Since then, she has made numerous television appearances and has been a spokesperson for the fashion industry, promoting self-esteem, body confidence, and media technology. She has been quoted as a fashion stylist in such publications as The New York Times, Market Watch, and Forbes.com has made appearances on Good Morning America, FashionTelevision, Entertainment Tonight, and Leeza; and has appeared as a guest on Men Are from Mars, Women Are from Venus; Good Day L.A.; Richard Simmons' DreamMaker and Caryl & Marilyn: Real Friends. In 1994, she played herself in a cameo appearance on the soap opera The Bold and the Beautiful.
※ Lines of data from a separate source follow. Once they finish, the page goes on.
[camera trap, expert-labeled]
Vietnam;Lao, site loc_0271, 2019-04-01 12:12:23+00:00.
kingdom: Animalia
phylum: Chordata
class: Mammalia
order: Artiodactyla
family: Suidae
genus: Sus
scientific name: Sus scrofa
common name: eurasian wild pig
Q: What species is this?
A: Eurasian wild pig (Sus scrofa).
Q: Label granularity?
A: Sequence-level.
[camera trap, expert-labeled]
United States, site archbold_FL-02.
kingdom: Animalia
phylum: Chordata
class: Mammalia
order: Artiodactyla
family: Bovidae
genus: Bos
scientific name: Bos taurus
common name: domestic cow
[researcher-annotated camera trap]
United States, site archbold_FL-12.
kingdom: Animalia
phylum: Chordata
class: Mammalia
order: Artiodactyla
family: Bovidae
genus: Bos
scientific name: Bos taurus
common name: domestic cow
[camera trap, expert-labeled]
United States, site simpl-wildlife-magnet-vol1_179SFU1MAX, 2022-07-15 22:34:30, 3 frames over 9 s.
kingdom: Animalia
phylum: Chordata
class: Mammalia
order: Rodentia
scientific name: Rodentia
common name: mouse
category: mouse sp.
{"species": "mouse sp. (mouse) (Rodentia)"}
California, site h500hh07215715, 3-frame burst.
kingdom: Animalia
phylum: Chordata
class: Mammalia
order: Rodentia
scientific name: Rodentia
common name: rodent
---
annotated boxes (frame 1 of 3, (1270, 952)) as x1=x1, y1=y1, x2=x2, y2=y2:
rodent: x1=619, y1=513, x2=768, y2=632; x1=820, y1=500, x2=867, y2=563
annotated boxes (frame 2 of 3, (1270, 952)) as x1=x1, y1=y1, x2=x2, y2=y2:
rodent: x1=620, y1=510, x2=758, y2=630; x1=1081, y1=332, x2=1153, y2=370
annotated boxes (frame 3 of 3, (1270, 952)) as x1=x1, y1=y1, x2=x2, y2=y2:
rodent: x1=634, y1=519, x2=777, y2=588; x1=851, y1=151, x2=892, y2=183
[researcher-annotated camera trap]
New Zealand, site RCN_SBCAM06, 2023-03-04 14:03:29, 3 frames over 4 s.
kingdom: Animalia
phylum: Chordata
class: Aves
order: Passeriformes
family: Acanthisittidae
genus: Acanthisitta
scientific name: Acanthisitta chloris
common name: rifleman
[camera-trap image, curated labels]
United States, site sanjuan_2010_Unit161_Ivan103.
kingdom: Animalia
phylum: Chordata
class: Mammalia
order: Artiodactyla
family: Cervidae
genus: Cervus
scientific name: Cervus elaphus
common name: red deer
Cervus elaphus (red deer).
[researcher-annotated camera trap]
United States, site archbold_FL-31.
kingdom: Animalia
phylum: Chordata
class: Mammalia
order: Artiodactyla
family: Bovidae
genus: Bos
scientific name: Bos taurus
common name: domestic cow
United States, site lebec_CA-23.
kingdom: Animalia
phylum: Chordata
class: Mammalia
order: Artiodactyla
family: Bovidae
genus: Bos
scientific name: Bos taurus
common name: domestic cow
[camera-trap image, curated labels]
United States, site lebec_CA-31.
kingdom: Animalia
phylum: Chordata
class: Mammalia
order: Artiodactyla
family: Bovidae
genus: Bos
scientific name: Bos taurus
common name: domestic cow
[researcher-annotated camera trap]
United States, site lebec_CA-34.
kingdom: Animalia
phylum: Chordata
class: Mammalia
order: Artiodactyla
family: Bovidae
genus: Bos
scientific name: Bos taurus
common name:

In 2019, Arroz appeared in the feature film Before You Know It, directed by Hannah Pearl Utt and featuring Jen Tullock, Mandy Patinkin, Judith Light, and Alec Baldwin.

As marketing director and spokesperson for fashion designer Carole Little, Arroz represented the brand’s plus-size collection on the Home Shopping Network and Q2, a former division of QVC. From 1998 to 2001, she was the editor and a columnist at Real Size, an early adopter in the nascent realm of hybrid publications incorporating community with integrated sales of apparel featured in the editorial. She has also published numerous articles on fashion and fitness for such outlets as California Apparel News and worked with celebrities as a fashion stylist.

In 2012, she co-wrote Affordable Couture (Vivays Publishing), a how-to guide for collecting and shopping for vintage and couture clothing.